> [Study text]:
::::
Building alignments with 3rd-party apps such as muscle or clustalw

See Using alignment application controllers to align unaligned sequences.

Converting gaps from aa-seq alignment to nuc seq alignment

We load some unaligned DNA sequences and show their translation.

>>> from cogent import LoadSeqs, DNA, PROTEIN
>>> seqs = [('hum', 'AAGCAGATCCAGGAAAGCAGCGAGAATGGCAGCCTGGCCGCGCGCCAGGAGAGGCAGGCCCAGGTCAACCTCACT'),
...         ('mus', 'AAGCAGATCCAGGAGAGCGGCGAGAGCGGCAGCCTGGCCGCGCGGCAGGAGAGGCAGGCCCAAGTCAACCTCACG'),
...         ('rat', 'CTGAACAAGCAGCCACTTTCAAACAAGAAA')]
>>> unaligned_DNA = LoadSeqs(data=seqs, moltype = DNA, aligned = False)
>>> print unaligned_DNA.toFasta()
>hum
AAGCAGATCCAGGAAAGCAGCGAGAATGGCAGCCTGGCCGCGCGCCAGGAGAGGCAGGCCCAGGTCAACCTCACT
>mus
AAGCAGATCCAGGAGAGCGGCGAGAGCGGCAGCCTGGCCGCGCGGCAGGAGAGGCAGGCCCAAGTCAACCTCACG
>rat
CTGAACAAGCAGCCACTTTCAAACAAGAAA
>>> print unaligned_DNA.getTranslation()
>hum
KQIQESSENGSLAARQERQAQVNLT
>mus
KQIQESGESGSLAARQERQAQVNLT
>rat
LNKQPLSNKK

We load an alignment of these protein sequences.
::::
> [Data provided]:
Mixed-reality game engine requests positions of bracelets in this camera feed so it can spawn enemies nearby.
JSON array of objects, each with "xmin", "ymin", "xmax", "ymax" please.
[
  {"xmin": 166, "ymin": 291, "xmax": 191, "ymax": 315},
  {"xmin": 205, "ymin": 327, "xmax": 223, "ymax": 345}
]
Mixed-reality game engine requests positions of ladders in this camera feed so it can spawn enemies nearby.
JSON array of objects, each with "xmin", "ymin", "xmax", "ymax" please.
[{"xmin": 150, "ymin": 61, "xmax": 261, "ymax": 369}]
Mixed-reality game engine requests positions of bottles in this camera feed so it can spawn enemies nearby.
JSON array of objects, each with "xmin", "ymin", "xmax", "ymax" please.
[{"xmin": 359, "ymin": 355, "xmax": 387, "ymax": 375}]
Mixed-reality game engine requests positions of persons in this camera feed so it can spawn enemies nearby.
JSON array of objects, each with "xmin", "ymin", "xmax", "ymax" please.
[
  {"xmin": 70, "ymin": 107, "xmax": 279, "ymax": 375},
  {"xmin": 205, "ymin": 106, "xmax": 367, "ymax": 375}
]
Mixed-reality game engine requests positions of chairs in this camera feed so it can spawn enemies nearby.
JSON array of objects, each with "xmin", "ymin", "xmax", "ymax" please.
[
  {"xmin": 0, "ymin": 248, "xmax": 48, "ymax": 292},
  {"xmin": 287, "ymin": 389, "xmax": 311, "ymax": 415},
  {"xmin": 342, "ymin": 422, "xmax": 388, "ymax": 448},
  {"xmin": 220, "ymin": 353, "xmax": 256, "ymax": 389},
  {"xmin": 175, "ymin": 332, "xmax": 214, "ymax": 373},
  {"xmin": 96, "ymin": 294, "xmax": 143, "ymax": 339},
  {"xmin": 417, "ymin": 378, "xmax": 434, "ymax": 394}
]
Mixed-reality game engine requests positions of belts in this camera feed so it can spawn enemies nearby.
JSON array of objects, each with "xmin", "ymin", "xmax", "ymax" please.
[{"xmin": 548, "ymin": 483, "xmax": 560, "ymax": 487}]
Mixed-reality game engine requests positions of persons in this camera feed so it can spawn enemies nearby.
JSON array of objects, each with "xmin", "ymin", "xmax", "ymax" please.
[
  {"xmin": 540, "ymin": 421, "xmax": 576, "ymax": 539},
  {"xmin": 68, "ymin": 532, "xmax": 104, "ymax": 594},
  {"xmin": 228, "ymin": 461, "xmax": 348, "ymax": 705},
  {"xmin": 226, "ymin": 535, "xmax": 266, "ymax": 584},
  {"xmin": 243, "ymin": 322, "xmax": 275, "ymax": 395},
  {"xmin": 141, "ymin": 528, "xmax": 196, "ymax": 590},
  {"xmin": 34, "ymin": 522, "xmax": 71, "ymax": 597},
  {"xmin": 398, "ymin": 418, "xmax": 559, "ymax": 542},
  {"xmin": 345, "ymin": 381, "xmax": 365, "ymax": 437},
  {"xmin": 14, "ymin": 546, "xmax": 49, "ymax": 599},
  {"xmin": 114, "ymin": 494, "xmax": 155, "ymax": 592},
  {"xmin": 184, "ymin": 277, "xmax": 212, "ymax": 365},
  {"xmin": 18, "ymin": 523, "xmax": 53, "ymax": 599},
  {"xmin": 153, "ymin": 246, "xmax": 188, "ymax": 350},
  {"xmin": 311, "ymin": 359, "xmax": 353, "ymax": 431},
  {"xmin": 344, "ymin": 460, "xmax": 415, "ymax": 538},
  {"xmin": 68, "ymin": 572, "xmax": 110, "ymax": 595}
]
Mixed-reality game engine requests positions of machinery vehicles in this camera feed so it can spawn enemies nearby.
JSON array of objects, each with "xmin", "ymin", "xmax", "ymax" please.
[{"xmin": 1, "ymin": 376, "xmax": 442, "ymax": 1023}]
::::
> [Work instructions]: Write the next part of the text on converting gaps from a protein alignment to a DNA alignment, starting after its last sentence. The data has no connection to the text.

> [Response below]:
>>> aligned_aa_seqs = [('hum', 'KQIQESSENGSLAARQERQAQVNLT'),
...                    ('mus', 'KQIQESGESGSLAARQERQAQVNLT'),
...                    ('rat', 'LNKQ------PLS---------NKK')]
>>> aligned_aa = LoadSeqs(data=aligned_aa_seqs, moltype=PROTEIN)

We then obtain an alignment of the DNA sequences from the alignment of their translation.

>>> aligned_DNA = aligned_aa.replaceSeqs(unaligned_DNA, aa_to_codon=True)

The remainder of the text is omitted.